- [AIM]
Reproduce exactly the lines from the one that holds "Is woman with" through the last line of the entries, both ends included, but not the pictures.

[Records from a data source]

BEGIN

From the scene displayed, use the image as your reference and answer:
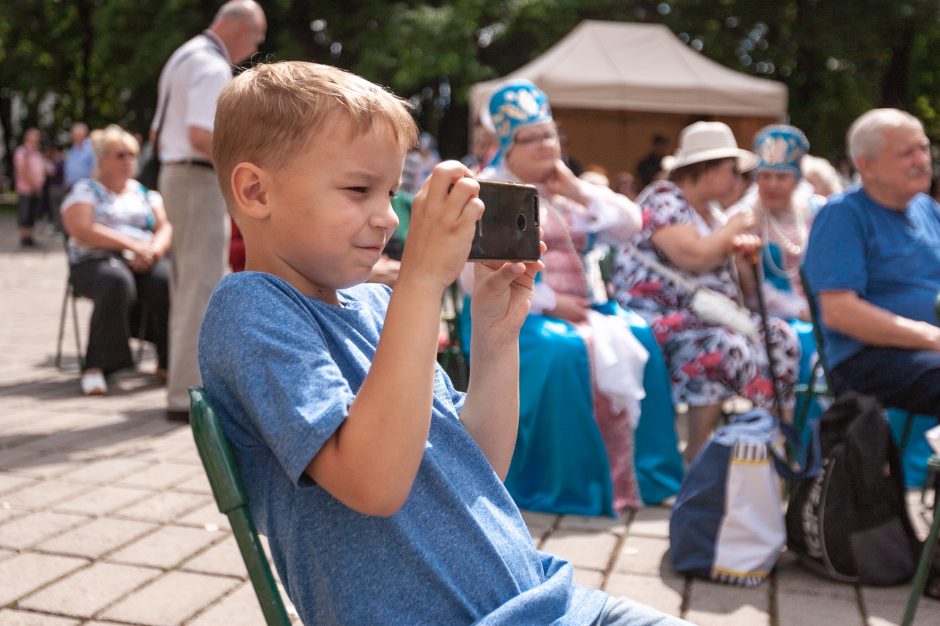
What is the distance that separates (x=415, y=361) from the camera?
118 cm

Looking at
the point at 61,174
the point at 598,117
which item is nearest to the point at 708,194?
the point at 598,117


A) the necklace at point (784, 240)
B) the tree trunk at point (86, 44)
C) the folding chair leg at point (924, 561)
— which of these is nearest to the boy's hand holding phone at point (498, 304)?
the folding chair leg at point (924, 561)

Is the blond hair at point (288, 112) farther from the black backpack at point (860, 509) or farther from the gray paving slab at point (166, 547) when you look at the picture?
the black backpack at point (860, 509)

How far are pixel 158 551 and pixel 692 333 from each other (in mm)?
2476

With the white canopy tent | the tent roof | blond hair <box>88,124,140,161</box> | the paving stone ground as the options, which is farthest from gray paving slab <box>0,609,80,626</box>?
the tent roof

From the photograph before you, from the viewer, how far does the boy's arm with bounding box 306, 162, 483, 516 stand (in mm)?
1164

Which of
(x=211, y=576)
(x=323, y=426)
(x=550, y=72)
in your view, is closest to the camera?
(x=323, y=426)

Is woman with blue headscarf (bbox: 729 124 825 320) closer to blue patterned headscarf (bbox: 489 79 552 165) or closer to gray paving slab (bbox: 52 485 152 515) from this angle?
blue patterned headscarf (bbox: 489 79 552 165)

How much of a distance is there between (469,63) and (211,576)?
15.6 metres

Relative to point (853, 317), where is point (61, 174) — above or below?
below

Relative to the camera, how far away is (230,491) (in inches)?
50.7

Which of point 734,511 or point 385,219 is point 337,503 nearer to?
point 385,219

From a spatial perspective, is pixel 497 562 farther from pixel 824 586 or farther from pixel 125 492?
pixel 125 492

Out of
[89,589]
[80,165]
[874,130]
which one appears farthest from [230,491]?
[80,165]
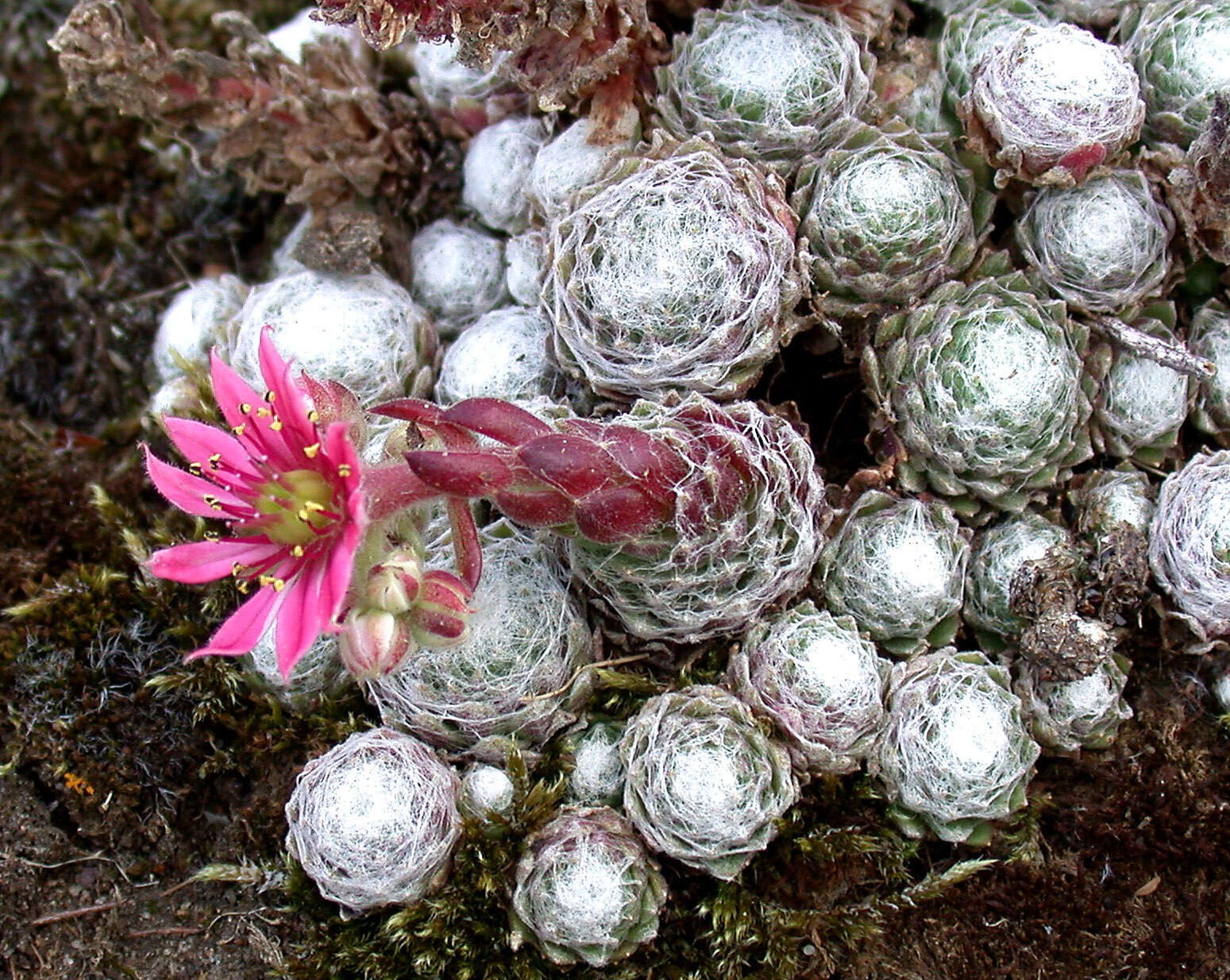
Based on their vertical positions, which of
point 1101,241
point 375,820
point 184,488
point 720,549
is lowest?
point 375,820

END

- [EXERCISE ANSWER]
Is woman with blue headscarf (bbox: 729 124 825 320) closer to blue patterned headscarf (bbox: 489 79 552 165) or closer to gray paving slab (bbox: 52 485 152 515) from this angle?
blue patterned headscarf (bbox: 489 79 552 165)

How much of a distance is there between (469,63) and (211,576)?
15.6 metres

Relative to point (853, 317), where is point (61, 174) — above or below?
below

Relative to the camera, how far away is (230,491) (in inches)?
50.7

Which of point 734,511 or point 385,219 is point 337,503 nearer to?
point 385,219

From a spatial perspective, is pixel 497 562 farther from pixel 824 586 or farther from pixel 125 492?
pixel 125 492

Out of
[89,589]
[80,165]
[874,130]
which one appears farthest from [230,491]?
[80,165]
Based on their vertical positions, which of
point 1101,241
point 375,820
point 184,488
point 720,549
is lowest?
point 375,820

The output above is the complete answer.